Blackfinch is looking for £300m to invest in a portfolio of renewable energy assets. BRET has a £232m seed portfolio lined up and thinks it can generate dividend yields (based on the issue price) of 1%-3% for its first financial year to 30 June 2022, 5% to 5.5% for the second financial year, 6% in year three, and progressive dividend growth thereafter.
It is looking to enter a crowded market. Many of the 19 existing constituents of the Association of Investment Companies’ Renewable Energy Infrastructure sector are themselves recent new issues and quite a few of them are trying to expand. It helps that just one of these is trading on a discount, Aquila Energy Efficiency (AEET ), which underlines the demand for these assets.
As I have said before, the potential investment pool is vast. BRET’s prospectus quotes a figure from Bloomberg New Energy Finance of $967bn (£699bn) that needs to be invested in renewable energy in Europe, part of more than $5tn globally, to meet agreed climate change goals.
BRET’s dividend targets would make it competitive within the sector, where yields for established funds range from 4.6% up to 7.3%. However, I think that to justify its existence the trust needs to offer something different.
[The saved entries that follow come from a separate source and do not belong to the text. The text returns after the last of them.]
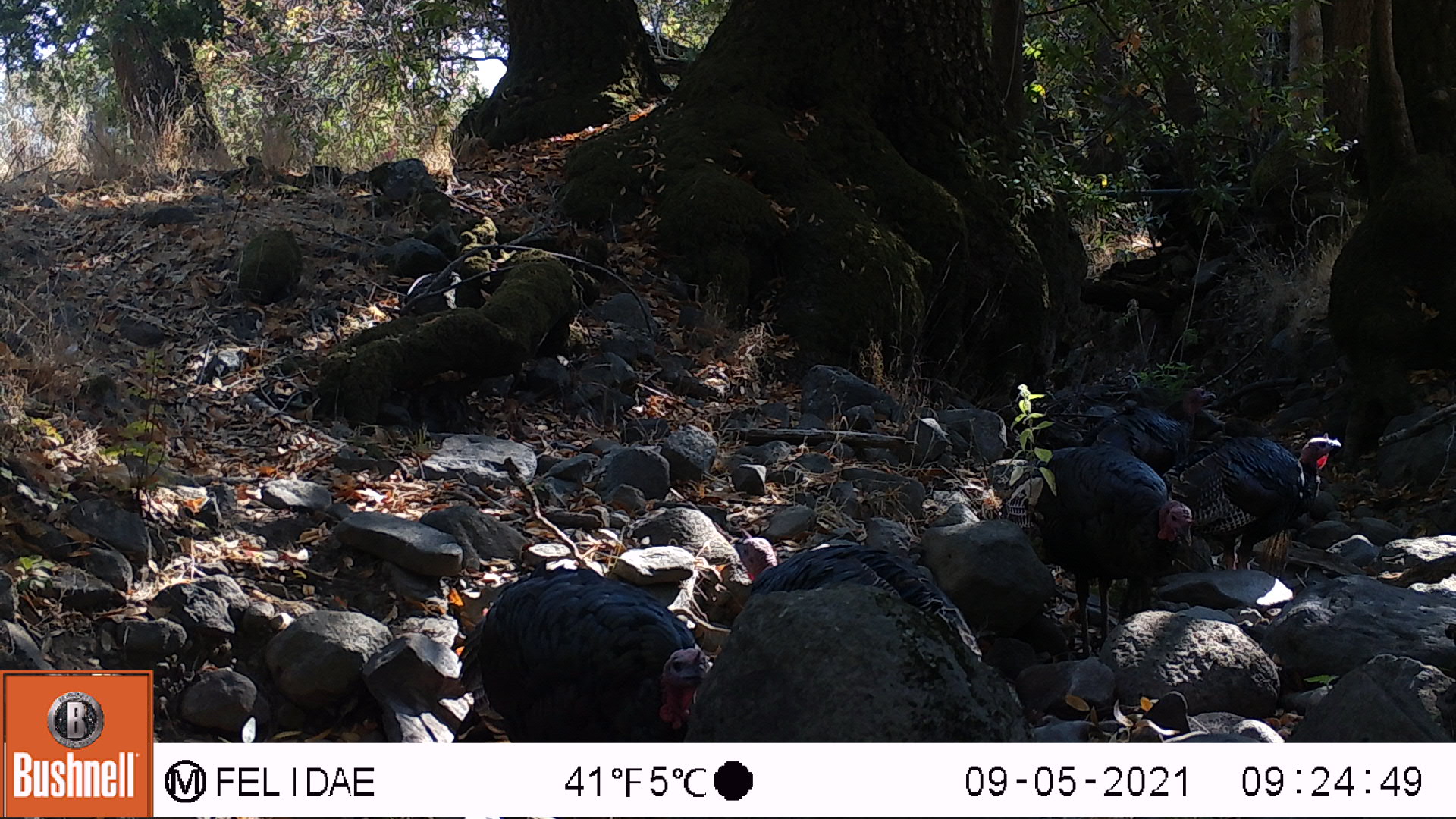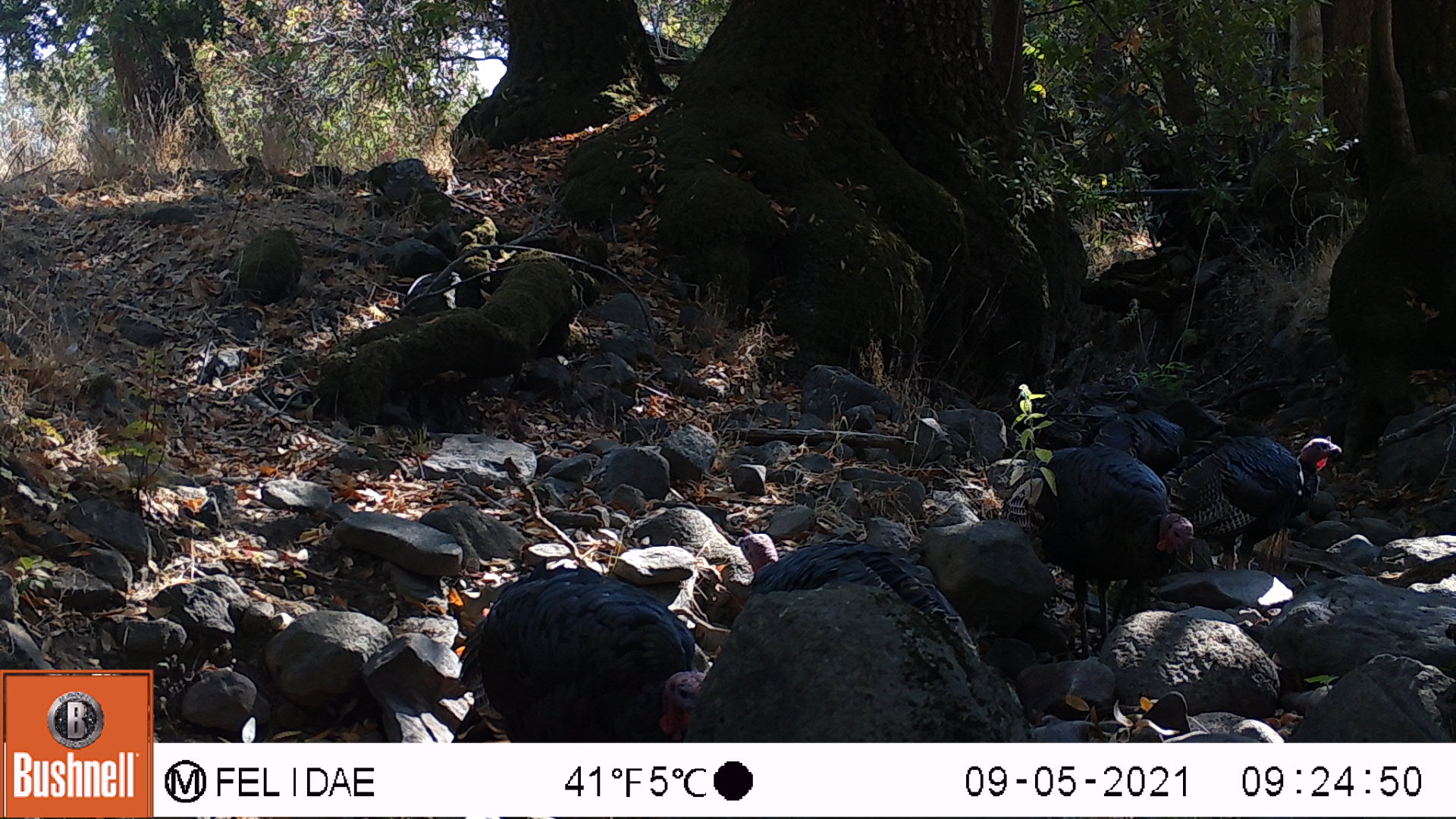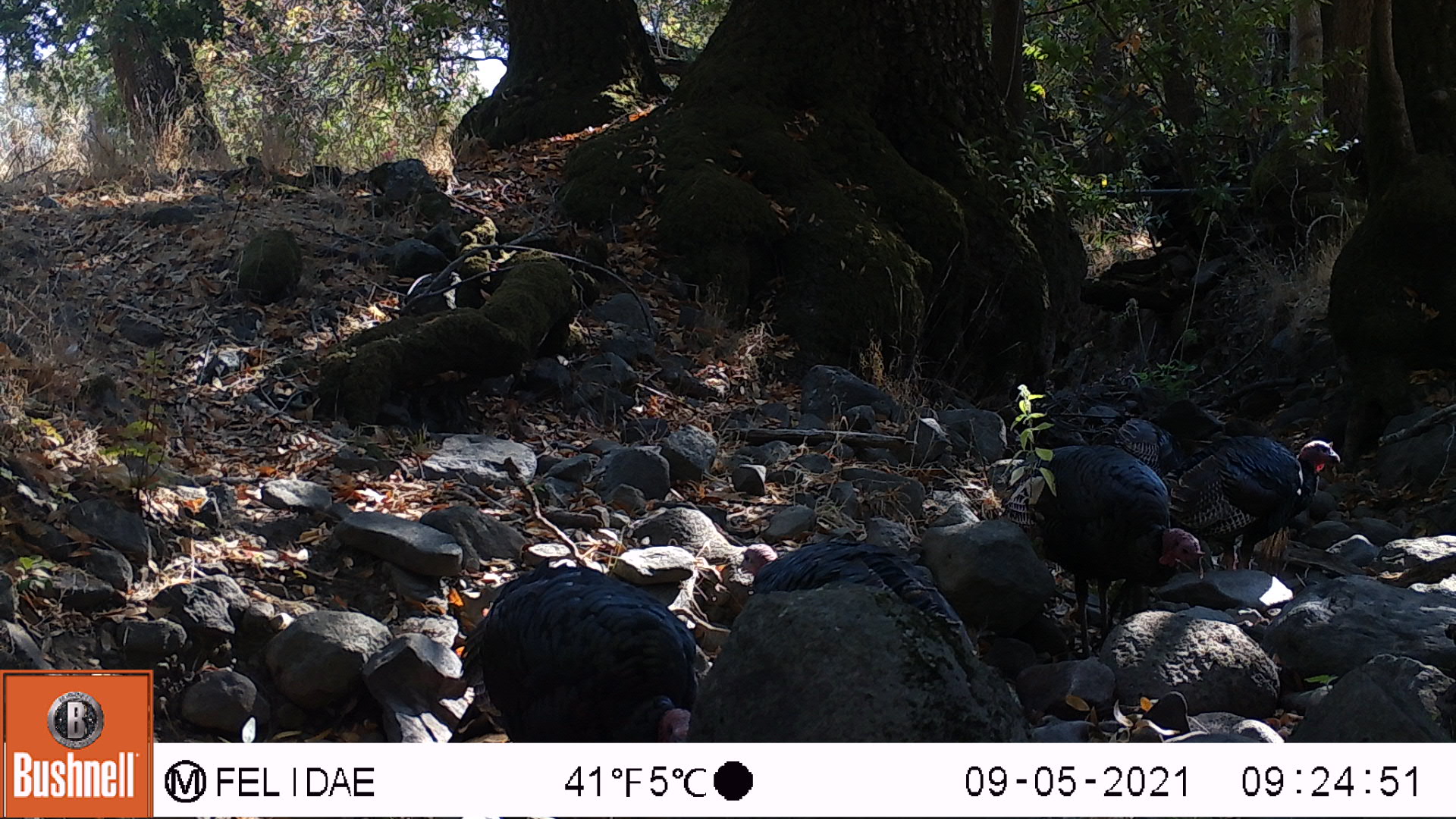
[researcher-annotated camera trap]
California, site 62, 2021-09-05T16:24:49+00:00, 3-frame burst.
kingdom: Animalia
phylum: Chordata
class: Aves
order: Galliformes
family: Phasianidae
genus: Meleagris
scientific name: Meleagris gallopavo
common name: turkey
Turkey (Meleagris gallopavo).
Like Downing Renewables and Infrastructure (DORE ), with its significant Swedish exposure, part of BRET’s pitch is its geographical remit. Its target markets are Italy – which has some overlap with the likes of NextEnergy Solar (NESF ) and JLEN Environmental Assets (JLEN ) – Poland, Central and Eastern Europe, potentially some UK (it’s in the seed portfolio but isn’t an area that they are seeking to prioritise in the long term), Portugal and maybe Spain.
That contrasts with Aquila European Renewables Income, which currently is invested across Denmark, Finland, Greece, Norway and the Iberian Peninsula.
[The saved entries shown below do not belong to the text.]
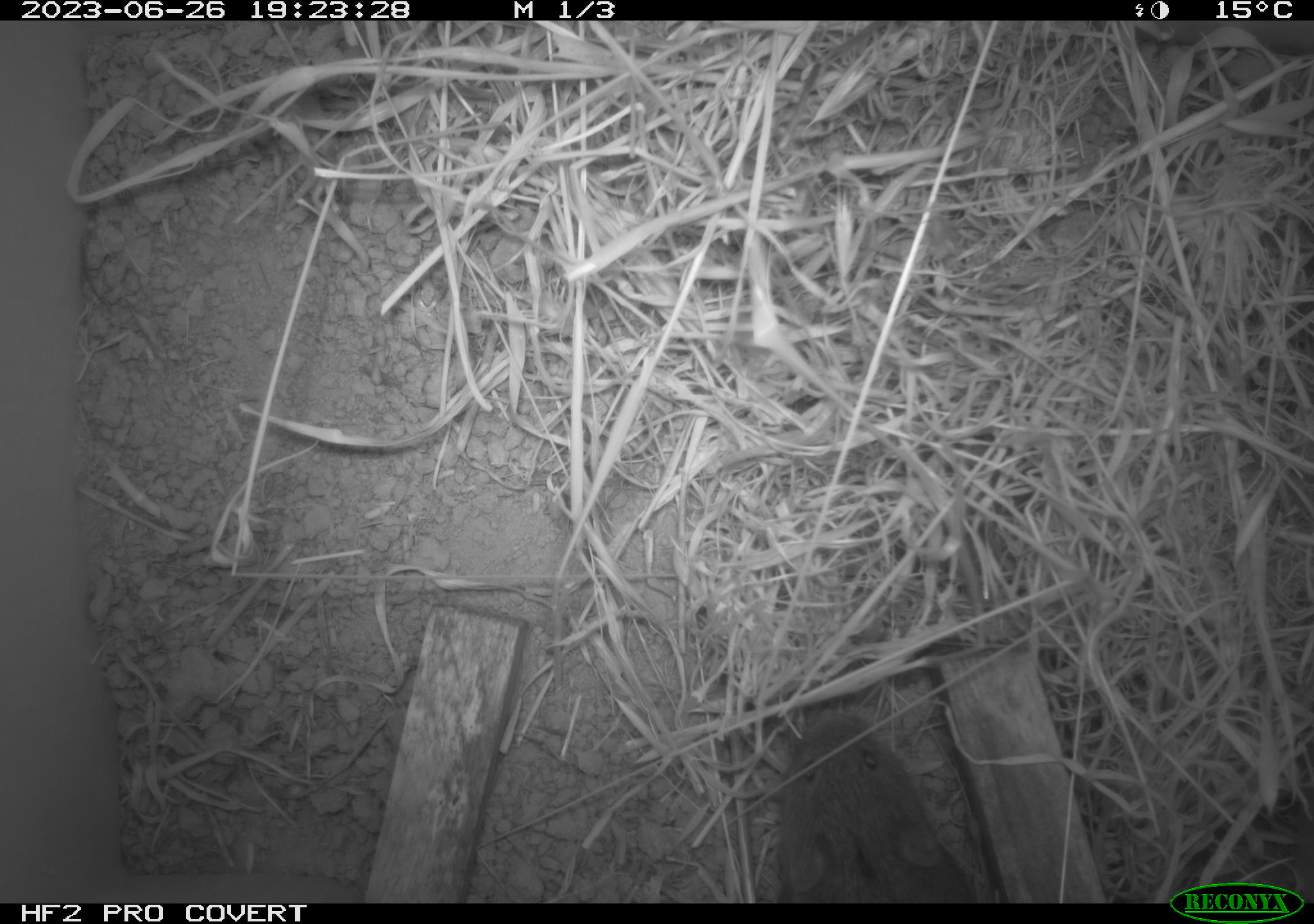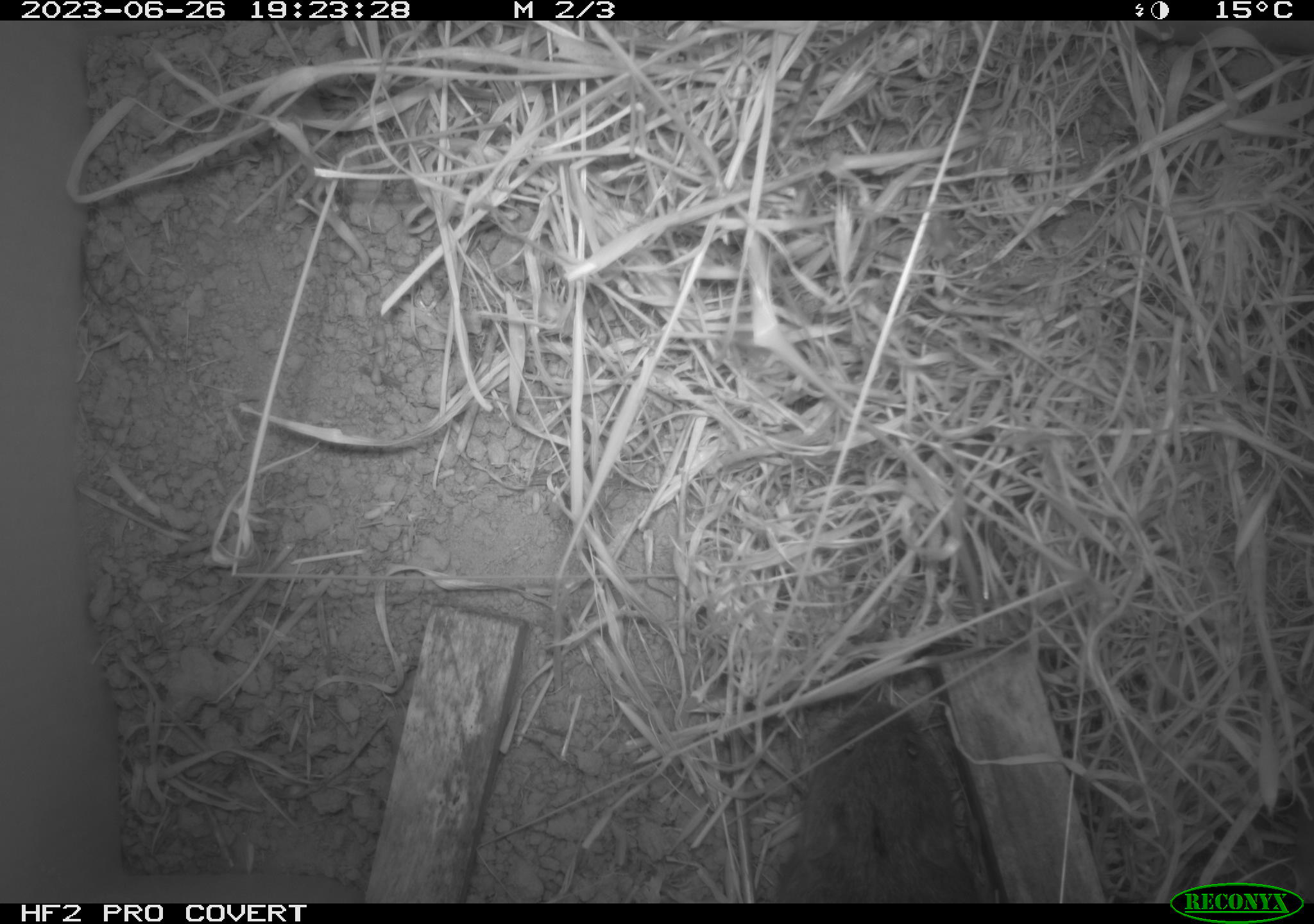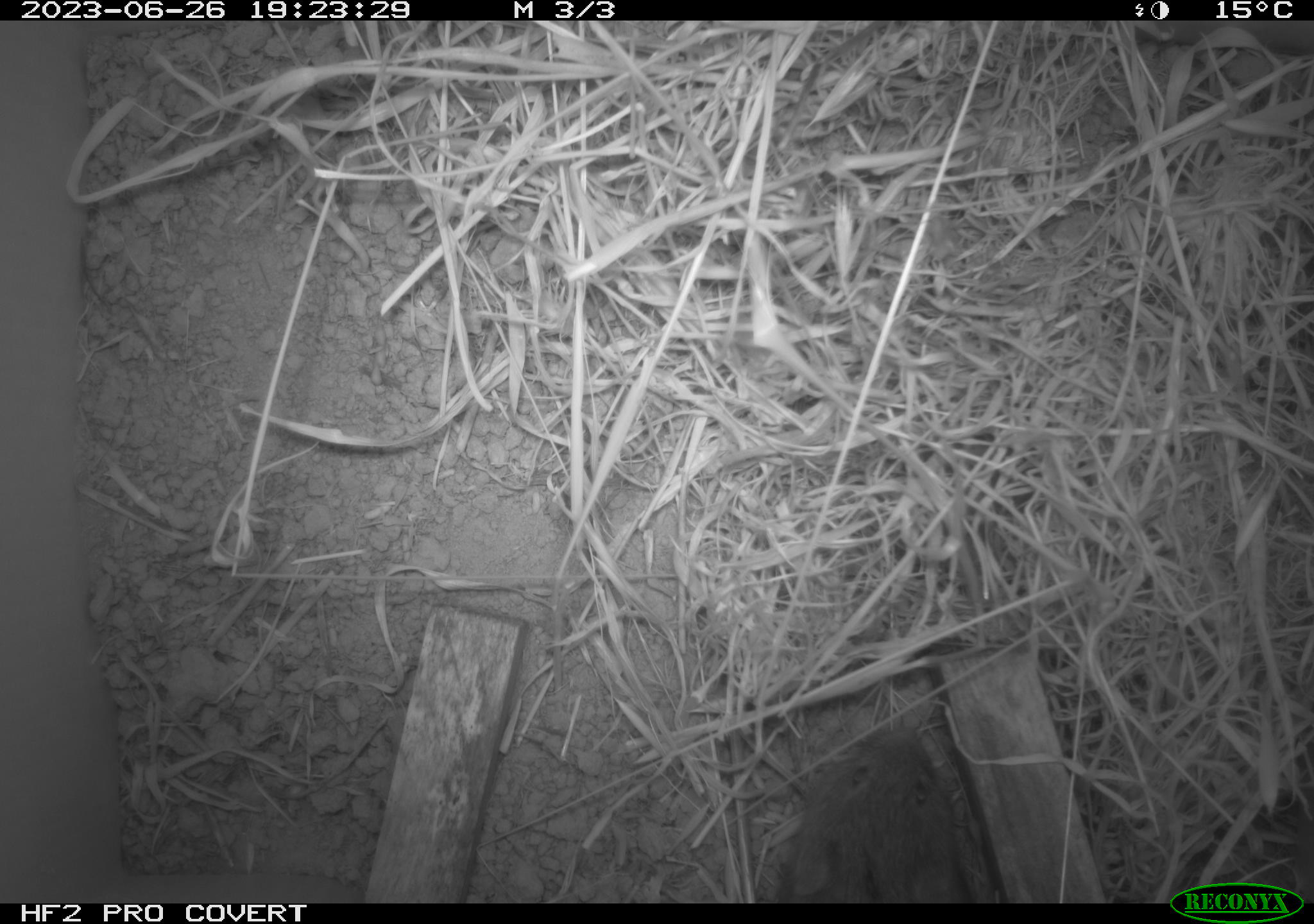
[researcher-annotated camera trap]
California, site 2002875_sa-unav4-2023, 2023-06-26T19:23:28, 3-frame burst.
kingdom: Animalia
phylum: Chordata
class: Mammalia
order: Rodentia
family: Cricetidae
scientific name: Arvicolinae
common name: voles, lemmings, and muskrats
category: arvicolinae subfamily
BRET also plans to have a sizeable allocation to assets at the construction stage – a policy that VH Global Sustainable Energy Opportunities (GSEO ) has adopted. Buying assets at the construction stage should also add to returns but comes with a little more risk. Although, to be fair, much of this is absorbed by the developer in the first instance.
While in the short-term, GSEO’s net asset value looks to be falling, once its projects are completed, it should increase.
A recent example of GSEO’s dealmaking is an interesting £78m deal to back the construction of two gas-powered combined heat and power plants in the UK with carbon-capture facilities. GSEO raised £250m at launch, below its target of £400m. With this UK deal, it has now committed 92% of its IPO proceeds and could also be looking to raise money soon.
Blackfinch has good relationships with three developers and is looking to partner with more of them. Sourcing as many deals as possible in this way, rather than competing with other investors in auction situations, should help them buy assets at more attractive prices.
BRET thinks its target markets offer higher yields than UK-based assets. Since many of the assets will also be subsidy-free, making them more sensitive to power price fluctuations, Blackfinch intends to avoid using gearing. The trust may change its stance on this in the future, once projects are operational, or it could look to sell completed assets onto investors who are prepared to use debt finance, crystallising some capital gains.
I think BRET is sufficiently differentiated and would make an interesting addition to the sector, but it remains to be seen whether demand for a new fund is greater than the desire to expand some of the existing ones. It is interesting to note in this context that the €90m AERI just raised was €10m less than it had hoped for.